Le monastère de Cluny avait été fondé en 910 dans le comté de Mâcon, en Bourgogne. Son fondateur, Guillaume le Pieux, duc d'Aquitaine, voulut réagir contre un des abus les plus caractéristiques du Xe siècle : les ducs et les comtes devenaient abbés pour mieux exploiter le bien des moines. Il stipula donc que « les moines seront soustraits à toute domination temporelle, qu'elle vienne de nous, de nos parents, ou même du Roi », et les plaça sous le contrôle de l'Église romaine. L'exemple de Cluny devint contagieux. Une foule de monastères fut incorporée à l'église clunisienne et, au bout de deux siècles, Cluny était devenu la capitale du plus vaste empire monastique que la Chrétienté eût jamais connu.


Monastère de Cluny, fondé en 910

Placés sous la règle de Saint Benoît, les moines clunisiens attachaient une importance extrême aux travaux de l'esprit. Le travail manuel était pratiqué juste assez pour que les moines n'oublient pas le précepte de l'humilité, mais les heures qu'ils ne consacraient pas à l'oraison ou aux offices, étaient pour la plupart employées à apprendre le chant, à copier les manuscrits, à lire les ouvrages de la littérature sacrée et même de la littérature profane. La lutte contre l'ignorance était un des premiers articles du programme de réforme. Ainsi la grande abbaye fut un lieu d'enseignement où des maîtres réputés formaient les novices.

 

Par un autre côté, Cluny donna au monde monastique un exemple salutaire : elle plaça à un niveau très élevé les devoirs de l'hospitalité et de la charité. Cluny se distingua encore par la place faite à la prière liturgique. Rien n'était trop beau, ni trop parfait pour rehausser les fonctions sacrées. Par là, Cluny prépara la magnifique renaissance de l'art chrétien qui se produisit autour des sanctuaires monastiques aux XIe et XIIe siècles. C'est de Cluny que sortit l'art roman.

Grâce aux Clunisiens, et d'autres ordres religieux, l'Église réussit à soustraire une partie de ses membres aux influences féodales. Elle réussit également à faire accepter des institutions ou mouvements de paix, telles « la paix de Dieu » , qui avait pour but de soustraire aux violences certaines catégories de victimes, et la « trêve de Dieu » qui interdisait la guerre sous peine d'excommunication, du mercredi soir jusqu'au lundi matin ainsi que pendant les fêtes religieuses.

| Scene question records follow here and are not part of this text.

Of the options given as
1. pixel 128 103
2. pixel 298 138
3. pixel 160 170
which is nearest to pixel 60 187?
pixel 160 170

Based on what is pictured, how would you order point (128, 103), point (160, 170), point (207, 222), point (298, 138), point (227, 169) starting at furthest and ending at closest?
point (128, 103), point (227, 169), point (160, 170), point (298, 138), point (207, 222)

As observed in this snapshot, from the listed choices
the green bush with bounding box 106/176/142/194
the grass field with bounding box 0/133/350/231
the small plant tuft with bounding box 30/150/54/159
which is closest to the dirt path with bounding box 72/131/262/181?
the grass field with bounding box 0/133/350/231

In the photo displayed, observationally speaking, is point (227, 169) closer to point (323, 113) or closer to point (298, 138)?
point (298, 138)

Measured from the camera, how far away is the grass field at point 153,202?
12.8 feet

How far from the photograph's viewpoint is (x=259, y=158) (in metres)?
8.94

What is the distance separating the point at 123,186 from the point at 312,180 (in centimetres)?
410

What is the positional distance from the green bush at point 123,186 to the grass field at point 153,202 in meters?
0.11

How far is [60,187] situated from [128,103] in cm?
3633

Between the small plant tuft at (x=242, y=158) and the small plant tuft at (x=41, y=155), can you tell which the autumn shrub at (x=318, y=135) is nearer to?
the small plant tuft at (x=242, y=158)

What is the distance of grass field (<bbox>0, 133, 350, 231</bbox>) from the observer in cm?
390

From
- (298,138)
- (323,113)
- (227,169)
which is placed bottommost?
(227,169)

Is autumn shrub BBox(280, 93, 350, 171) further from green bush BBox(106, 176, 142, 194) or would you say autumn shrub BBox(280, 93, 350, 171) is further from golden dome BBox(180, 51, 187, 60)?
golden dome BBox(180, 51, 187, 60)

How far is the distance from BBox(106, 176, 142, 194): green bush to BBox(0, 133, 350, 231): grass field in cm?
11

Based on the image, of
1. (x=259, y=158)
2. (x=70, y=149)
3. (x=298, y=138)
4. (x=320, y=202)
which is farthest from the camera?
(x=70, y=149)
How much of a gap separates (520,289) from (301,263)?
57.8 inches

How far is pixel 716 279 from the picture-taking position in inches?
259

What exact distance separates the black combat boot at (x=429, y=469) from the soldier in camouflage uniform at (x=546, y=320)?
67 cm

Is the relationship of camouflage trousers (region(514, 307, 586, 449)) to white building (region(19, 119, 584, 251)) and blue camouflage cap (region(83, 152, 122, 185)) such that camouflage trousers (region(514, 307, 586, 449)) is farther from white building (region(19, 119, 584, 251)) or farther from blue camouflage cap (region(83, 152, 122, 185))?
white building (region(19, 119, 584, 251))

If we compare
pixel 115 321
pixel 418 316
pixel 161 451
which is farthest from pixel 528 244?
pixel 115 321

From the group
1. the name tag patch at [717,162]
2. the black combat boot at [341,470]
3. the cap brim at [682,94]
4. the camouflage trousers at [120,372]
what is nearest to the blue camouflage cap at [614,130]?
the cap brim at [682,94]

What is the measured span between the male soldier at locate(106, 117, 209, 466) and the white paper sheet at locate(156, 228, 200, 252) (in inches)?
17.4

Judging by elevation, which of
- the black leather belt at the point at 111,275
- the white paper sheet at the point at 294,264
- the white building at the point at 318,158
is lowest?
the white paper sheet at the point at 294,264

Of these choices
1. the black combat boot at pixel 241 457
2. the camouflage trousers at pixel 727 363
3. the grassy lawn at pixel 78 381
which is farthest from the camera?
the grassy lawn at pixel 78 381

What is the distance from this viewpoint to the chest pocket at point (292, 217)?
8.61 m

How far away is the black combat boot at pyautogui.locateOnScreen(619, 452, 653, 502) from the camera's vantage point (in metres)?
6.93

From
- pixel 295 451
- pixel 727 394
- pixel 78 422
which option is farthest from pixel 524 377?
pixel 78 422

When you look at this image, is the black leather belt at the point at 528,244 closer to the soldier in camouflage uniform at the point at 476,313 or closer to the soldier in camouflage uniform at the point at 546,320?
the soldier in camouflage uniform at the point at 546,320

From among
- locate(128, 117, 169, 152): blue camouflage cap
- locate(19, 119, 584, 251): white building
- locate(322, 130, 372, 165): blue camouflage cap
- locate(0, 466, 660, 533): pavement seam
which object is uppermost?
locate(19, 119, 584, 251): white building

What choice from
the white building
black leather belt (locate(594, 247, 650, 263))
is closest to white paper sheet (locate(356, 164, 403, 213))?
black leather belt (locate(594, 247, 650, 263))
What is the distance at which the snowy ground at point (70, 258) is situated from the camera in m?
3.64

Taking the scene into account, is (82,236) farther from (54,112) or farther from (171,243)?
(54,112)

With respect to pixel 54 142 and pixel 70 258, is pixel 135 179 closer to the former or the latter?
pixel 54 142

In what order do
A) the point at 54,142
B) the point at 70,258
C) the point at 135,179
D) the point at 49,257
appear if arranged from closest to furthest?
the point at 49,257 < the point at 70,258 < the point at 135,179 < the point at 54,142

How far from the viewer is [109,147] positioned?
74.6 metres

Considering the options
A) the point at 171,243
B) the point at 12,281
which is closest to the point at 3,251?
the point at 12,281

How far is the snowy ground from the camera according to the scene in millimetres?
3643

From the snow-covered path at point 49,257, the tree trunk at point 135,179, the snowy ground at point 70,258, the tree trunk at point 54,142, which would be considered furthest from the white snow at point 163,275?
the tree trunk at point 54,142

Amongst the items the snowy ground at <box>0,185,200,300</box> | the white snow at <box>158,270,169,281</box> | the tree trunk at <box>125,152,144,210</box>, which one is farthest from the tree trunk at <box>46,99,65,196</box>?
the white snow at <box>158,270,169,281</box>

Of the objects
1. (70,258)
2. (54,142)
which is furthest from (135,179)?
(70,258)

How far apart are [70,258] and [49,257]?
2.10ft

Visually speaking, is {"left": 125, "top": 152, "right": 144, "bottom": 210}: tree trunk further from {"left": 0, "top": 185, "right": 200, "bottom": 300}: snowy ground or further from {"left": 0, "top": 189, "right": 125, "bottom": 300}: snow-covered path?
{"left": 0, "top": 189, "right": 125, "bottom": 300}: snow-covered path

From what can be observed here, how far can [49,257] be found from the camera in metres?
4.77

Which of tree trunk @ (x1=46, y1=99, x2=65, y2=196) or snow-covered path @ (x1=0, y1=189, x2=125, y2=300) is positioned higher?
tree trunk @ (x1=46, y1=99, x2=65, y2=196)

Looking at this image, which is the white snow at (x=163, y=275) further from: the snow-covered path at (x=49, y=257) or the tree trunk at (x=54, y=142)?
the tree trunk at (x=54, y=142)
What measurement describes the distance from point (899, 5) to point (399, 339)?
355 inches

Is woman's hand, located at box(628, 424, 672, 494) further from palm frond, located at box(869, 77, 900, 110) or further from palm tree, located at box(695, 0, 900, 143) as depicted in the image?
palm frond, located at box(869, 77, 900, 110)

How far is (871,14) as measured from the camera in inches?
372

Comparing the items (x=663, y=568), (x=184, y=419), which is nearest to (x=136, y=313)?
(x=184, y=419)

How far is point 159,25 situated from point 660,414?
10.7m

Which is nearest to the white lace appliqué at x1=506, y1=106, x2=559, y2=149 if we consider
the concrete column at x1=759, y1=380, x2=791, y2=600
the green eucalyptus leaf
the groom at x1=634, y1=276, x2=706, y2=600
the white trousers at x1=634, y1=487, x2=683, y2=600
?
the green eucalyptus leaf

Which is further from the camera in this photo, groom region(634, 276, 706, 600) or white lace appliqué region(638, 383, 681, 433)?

Les quatre premiers rois capétiens qui, après la mort de Hugues Capet, occupèrent tout le XIe siècle, n'eurent et ne pouvaient avoir d'autre tâche que de consolider leur trône, de lutter contre des vassaux trop puissants, d'assurer une certaine paix, une certaine justice sur leurs propres domaines. L'intérêt du XIe siècle réside donc d'une part en la réforme monastique de Cluny et, d'autre part, en deux événements de l'extérieur qui allaient bouleverser l'époque et retentir bien au-delà : la conquête de l'Angleterre et les croisades.